[BUG] Performance has decreased by three times
Search before asking
- [X] I had searched in the issues and found no similar feature requirement.
DeepFlow Component
Agent
What you expected to happen
our agent config file is like this:
vtap_group_id: g-e7f3f8db93 tap_interface_regex: .* process_threshold: 30 external_agent_http_proxy_enabled: 1 external_agent_http_proxy_port: 38086 static_config: ebpf: thread-num: 5 on-cpu-profile: disabled: true l7-protocol-enabled:
- HTTP ## for both HTTP and HTTP_TLS
- MySQL
- Redis
- Kafka l7_log_collect_nps_threshold: 100000 thread_threshold: 1000 l4_log_tap_types:
- 0 l7_log_packet_size: 1500 http_log_trace_id: traceparent,sw8,x-b3-traceid http_log_span_id: traceparent, sw8,x-b3-traceid http_log_proxy_client: 关闭
When we started stress testing, after deploying the deepflow agent in the cluster, we found that the average response time of Java microservices decreased by three times, from over 100 MS to 400 MS. We have removed protocols that we may not use in the agent and tried to increase CPU and memory configurations, but it did not help We even tried l4_ Log_ Tap_ Types: -1, but still not helpful We are using the latest version of 6.4.3 (agent/server). Is this the original performance of the agent?
How to reproduce
No response
DeepFlow version
6.4.3
DeepFlow agent list
Daemonsets 7 pods
Kubernetes CNI
Antrea
Operation-System/Kernel version
4.1.19
Anything else
No response
Are you willing to submit a PR?
- [ ] Yes I am willing to submit a PR!
Code of Conduct
- [X] I agree to follow this project's Code of Conduct
Hello, there are some questions about this issue that need to be clarified:
- What tool did you use for the benchmark? We have used wrk2 (https://github.com/giltene/wrk2), but found that this tool distorts RT under extreme TPS pressure.

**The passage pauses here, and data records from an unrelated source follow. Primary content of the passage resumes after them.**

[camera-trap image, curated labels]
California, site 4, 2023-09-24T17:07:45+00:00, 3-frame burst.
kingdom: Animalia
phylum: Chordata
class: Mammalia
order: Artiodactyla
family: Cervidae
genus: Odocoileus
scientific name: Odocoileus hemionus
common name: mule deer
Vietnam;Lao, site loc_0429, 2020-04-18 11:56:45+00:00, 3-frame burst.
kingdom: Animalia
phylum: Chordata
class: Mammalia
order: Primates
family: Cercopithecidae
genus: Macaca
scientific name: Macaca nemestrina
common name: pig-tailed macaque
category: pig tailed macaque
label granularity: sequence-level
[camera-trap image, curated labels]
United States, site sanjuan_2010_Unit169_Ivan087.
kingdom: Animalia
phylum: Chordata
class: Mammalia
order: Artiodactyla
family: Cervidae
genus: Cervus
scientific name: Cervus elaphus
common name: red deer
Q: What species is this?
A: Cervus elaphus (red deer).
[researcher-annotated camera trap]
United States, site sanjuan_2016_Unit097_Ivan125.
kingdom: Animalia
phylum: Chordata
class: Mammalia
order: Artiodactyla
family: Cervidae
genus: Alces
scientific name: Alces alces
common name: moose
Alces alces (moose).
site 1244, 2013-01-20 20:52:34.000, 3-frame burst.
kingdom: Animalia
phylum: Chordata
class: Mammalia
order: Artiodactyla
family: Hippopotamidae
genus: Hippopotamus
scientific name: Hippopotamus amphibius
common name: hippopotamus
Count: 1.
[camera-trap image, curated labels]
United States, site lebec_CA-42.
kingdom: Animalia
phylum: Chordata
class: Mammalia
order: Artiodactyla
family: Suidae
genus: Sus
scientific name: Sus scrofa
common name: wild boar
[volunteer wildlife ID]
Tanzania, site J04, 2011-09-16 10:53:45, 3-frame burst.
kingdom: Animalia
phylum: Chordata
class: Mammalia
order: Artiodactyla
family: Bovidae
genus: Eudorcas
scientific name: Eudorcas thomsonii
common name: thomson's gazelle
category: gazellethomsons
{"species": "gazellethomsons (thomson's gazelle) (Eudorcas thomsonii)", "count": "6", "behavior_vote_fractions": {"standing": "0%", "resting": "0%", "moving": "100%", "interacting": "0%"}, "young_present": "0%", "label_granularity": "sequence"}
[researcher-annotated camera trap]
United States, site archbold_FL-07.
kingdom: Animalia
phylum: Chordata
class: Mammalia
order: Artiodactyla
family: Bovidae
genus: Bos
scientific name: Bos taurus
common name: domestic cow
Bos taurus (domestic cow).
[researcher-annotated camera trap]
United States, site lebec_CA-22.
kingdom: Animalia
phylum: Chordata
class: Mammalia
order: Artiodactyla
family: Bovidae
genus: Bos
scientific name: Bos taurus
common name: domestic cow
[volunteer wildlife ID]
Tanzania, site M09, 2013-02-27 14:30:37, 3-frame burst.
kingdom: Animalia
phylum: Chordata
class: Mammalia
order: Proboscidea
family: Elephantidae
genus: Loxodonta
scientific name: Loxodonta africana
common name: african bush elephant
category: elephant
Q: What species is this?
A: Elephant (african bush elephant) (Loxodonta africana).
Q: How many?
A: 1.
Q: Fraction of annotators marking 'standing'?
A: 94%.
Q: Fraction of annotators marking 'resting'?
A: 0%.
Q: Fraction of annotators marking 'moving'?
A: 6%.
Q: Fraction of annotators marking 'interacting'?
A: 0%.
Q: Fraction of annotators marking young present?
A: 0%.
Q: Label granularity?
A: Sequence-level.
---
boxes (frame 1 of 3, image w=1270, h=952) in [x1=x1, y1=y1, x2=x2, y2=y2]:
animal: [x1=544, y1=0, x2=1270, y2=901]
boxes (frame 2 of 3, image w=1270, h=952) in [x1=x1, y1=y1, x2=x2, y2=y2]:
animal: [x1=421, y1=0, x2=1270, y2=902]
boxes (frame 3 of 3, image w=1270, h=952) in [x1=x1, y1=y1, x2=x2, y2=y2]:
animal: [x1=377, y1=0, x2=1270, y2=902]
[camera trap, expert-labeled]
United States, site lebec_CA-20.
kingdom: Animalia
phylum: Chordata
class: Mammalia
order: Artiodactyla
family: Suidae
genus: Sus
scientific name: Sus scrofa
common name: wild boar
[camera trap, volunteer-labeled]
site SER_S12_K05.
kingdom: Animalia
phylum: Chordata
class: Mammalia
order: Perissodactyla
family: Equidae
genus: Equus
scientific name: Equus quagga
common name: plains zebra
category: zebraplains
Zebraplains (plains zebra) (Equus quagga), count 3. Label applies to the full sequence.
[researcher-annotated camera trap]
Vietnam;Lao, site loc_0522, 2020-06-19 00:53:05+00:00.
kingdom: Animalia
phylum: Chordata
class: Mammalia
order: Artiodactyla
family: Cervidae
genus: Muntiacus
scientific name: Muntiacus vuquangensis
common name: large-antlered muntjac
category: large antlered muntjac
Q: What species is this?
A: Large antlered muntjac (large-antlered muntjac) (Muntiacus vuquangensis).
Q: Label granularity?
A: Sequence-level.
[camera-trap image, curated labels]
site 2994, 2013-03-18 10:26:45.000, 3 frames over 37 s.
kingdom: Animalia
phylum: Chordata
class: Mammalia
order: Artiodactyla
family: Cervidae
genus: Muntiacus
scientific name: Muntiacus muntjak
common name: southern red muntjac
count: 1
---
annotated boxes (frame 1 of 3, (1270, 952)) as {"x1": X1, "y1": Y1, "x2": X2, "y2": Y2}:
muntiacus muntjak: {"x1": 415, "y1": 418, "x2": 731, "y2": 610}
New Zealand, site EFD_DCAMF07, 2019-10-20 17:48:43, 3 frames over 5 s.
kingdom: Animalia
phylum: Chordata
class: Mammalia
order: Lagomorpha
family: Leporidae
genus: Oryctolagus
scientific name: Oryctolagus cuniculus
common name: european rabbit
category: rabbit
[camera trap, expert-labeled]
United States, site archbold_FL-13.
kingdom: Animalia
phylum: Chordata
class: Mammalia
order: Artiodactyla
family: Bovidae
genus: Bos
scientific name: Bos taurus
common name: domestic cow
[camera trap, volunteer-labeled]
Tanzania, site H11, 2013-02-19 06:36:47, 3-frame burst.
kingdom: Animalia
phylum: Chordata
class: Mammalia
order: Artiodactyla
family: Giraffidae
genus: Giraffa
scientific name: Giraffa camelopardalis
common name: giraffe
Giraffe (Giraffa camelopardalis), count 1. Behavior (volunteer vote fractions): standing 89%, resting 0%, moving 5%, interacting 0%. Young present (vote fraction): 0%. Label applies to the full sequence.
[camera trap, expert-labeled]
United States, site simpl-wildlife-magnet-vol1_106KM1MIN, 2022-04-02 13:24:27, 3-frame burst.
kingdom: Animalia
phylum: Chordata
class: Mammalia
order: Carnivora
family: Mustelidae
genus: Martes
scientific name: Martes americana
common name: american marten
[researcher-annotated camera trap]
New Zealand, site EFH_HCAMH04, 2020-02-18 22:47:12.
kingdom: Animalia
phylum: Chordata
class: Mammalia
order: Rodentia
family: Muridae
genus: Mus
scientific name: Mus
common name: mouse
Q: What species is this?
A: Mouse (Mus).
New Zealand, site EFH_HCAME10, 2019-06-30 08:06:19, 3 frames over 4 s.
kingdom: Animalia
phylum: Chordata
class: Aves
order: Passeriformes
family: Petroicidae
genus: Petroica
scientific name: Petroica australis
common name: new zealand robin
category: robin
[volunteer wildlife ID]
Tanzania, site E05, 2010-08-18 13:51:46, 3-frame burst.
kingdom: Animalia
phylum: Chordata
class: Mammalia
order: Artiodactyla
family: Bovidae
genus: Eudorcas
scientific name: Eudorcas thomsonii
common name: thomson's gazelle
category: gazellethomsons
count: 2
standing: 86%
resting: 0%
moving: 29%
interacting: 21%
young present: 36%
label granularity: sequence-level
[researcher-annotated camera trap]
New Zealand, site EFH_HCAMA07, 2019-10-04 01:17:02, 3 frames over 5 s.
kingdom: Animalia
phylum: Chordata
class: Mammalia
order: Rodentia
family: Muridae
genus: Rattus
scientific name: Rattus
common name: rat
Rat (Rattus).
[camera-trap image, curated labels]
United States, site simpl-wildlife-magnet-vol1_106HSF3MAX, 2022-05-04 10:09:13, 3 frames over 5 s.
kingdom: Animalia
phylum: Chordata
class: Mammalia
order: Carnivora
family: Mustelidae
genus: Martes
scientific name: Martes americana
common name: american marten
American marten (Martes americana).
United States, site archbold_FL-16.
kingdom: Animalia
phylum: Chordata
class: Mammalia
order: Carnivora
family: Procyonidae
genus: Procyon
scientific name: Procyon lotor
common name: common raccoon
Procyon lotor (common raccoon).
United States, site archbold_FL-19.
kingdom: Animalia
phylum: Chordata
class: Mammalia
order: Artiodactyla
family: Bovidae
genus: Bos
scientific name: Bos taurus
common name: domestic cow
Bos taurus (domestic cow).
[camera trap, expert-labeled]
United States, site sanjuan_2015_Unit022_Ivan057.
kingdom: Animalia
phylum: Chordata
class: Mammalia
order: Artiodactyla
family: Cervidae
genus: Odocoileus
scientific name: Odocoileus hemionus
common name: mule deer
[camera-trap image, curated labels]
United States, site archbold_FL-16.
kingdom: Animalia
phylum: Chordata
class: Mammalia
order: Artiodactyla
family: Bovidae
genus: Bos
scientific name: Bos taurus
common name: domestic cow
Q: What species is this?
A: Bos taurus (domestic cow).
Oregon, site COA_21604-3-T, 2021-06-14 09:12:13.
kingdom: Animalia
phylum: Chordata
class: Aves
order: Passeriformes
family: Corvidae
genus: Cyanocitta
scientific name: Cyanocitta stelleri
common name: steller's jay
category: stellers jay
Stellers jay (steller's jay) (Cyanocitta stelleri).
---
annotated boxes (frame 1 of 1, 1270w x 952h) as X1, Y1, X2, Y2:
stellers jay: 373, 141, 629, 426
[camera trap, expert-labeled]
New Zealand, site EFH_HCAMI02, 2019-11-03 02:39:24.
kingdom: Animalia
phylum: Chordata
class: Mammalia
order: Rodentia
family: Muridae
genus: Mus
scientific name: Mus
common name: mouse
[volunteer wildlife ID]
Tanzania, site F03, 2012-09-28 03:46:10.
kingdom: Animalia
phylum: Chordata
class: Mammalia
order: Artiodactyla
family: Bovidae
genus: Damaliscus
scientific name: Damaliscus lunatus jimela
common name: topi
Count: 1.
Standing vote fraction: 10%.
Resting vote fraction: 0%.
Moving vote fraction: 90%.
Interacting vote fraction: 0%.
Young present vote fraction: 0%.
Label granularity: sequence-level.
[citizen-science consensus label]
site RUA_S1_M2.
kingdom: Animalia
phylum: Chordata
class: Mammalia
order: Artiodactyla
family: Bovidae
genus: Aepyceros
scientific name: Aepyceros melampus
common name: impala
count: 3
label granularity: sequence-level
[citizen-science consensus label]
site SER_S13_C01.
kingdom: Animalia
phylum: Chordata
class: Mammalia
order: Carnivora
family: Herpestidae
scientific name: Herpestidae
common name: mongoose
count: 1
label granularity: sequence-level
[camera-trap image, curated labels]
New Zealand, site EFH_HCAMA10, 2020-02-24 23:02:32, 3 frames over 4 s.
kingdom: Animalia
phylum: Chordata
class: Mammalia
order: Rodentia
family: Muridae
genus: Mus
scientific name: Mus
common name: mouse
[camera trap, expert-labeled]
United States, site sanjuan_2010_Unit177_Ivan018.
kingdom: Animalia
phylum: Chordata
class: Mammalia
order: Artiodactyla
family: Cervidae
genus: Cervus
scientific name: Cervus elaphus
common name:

- Which testing method did you use: A) Fixed TPS, testing with and without running deepflow-agent; B) Testing maximum TPS in scenarios with and without running deepflow-agent. If it's the first method, please confirm that no single logical core ran at 100% during the test, as reaching 100% could likely cause a significant decay in RT. If it's the second method, it usually means that definitely a single core ran at 100%. We typically use the first method for testing and ensure that no single core runs at 100% while running deepflow-agent. For our testing method, please refer to: https://deepflow.io/blog/zh/030-deepflow-agent-ebpf-benchmark/
- What was the TPS during the stress test?
- During the testing process, how was the overall CPU usage and system load of the machine?
- Can you confirm that your kernel version is 4.1.19? I'm concerned it might be a typo, as it looks like 4.19.
Due to the lack of response for a long time, this issue will be closed.